_Recorded information:_
# # # #
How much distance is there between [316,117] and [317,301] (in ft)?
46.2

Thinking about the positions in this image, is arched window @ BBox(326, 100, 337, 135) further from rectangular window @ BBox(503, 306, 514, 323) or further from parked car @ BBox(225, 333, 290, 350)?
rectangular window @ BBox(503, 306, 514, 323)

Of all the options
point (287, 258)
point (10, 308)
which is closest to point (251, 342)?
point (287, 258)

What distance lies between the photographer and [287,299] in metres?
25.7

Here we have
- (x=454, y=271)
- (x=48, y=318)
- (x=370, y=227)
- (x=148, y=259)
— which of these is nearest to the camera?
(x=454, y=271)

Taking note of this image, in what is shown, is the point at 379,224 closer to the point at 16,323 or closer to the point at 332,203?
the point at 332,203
# # # #
_Exercise objective:_ Reproduce each of the entries above verbatim, preserving their line breaks.

_The response:_
How much distance is there between [316,117] and [317,301] (in ft)?
46.2

Thinking about the positions in this image, is arched window @ BBox(326, 100, 337, 135) further from rectangular window @ BBox(503, 306, 514, 323) or further from parked car @ BBox(225, 333, 290, 350)?
rectangular window @ BBox(503, 306, 514, 323)

Of all the options
point (287, 258)
point (10, 308)
which is closest to point (251, 342)?
point (287, 258)

What distance lies between the photographer and [287,299] in metres?
25.7

Here we have
- (x=454, y=271)
- (x=48, y=318)
- (x=370, y=227)
- (x=148, y=259)
— which of these is nearest to the camera?
(x=454, y=271)

Taking note of this image, in what is shown, is the point at 379,224 closer to the point at 16,323 or closer to the point at 332,203?
the point at 332,203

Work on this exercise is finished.